Потом они увидели, как неизвестный, принятый было ими за влюбленного (надо отдать ему должное, он им вовсе не был), быстро удалился и исчез, предварительно убедившись, что пущенный им снаряд попал в цель.
— А! Ей-Богу, — сказал Конде, — отложим ваш совет, мой дорогой кузен, до другого раза, я благодарю вас за сегодняшний.
— А что произошло?
— Я только что нашел желанное средство.
— Какое?
— Э, черт побери, самое простое: окно разбито у маршала де Сент-Андре, и разбито явно с недобрыми намерениями.
— Ну, и что?
— Представьте себе такое: я будто бы вышел из Лувра, услышал шум, когда разбилось окно, перепугался, не было ли это результатом какого-то заговора против маршала, и, клянусь верой, несмотря на поздний час, не мог пройти мимо, а поскольку я испытываю к маршалу большое участие, то решил подняться, чтобы спросить, не произошло ли несчастья.
— Безумец! Безумец! Трижды безумец! — заявил адмирал.
— Я у вас спрашивал совета, мой друг; вы можете предложить что-нибудь лучше?
— Да.
— Что же?
— Не ходить.
— Но вы же знаете, это самый первый совет, который вы мне уже дали, и я вам уже сказал, что не хочу ему следовать.
— Тогда решено! Идемте к маршалу де Сент-Андре!

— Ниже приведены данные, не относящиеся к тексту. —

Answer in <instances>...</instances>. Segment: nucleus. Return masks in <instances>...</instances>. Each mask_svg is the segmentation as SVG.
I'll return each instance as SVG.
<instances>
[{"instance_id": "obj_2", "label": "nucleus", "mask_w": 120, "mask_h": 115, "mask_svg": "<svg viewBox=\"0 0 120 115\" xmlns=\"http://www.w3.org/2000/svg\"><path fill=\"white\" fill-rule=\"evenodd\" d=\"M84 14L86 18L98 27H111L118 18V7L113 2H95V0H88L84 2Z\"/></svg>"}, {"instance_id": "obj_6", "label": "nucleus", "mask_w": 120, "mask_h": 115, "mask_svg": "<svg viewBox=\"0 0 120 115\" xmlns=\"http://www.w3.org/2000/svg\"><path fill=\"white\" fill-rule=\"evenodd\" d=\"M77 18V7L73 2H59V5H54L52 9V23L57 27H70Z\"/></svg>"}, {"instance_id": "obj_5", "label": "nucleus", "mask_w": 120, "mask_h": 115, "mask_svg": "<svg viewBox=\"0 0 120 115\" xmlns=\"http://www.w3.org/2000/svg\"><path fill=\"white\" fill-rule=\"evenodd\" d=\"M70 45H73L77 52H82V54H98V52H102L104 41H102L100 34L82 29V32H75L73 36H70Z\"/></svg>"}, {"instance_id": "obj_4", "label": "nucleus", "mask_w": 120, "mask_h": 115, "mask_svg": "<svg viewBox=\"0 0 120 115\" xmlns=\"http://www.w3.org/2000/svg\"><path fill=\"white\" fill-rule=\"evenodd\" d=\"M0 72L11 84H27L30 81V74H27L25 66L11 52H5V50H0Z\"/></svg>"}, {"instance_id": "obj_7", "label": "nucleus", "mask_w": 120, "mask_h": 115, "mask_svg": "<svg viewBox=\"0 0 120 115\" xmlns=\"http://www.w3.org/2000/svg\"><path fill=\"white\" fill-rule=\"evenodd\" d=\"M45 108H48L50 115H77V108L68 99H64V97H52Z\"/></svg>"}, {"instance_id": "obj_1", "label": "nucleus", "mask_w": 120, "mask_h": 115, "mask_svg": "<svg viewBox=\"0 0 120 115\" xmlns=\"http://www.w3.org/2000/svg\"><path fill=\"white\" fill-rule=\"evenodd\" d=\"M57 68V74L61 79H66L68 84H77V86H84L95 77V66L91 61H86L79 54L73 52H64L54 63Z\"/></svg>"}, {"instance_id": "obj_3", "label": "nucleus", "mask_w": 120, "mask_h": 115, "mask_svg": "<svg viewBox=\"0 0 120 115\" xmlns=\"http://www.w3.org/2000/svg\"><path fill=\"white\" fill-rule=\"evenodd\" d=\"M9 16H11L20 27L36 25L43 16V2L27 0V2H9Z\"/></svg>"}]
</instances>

— Значит, вы идете со мной?
— Мой дорогой принц, если нельзя помешать безумцу творить глупости и если любишь этого безумца, как люблю вас я, требуется хотя бы наполовину погрузиться в это безумие, чтобы принять на месте наилучшее решение. Идемте к маршалу!
— Мой дорогой адмирал, скажите мне, через какую брешь мне следует пройти, какое простреливаемое аркебузами пространство мне следует преодолеть, чтобы проследовать за вами, и при первой же возможности я уже пойду не за вами, а окажусь впереди.
— Идемте к маршалу!
И они оба двинулись к главному входу в Лувр; там адмирал, сказав слова пароля, прошел, ведя с собой принца де Конде.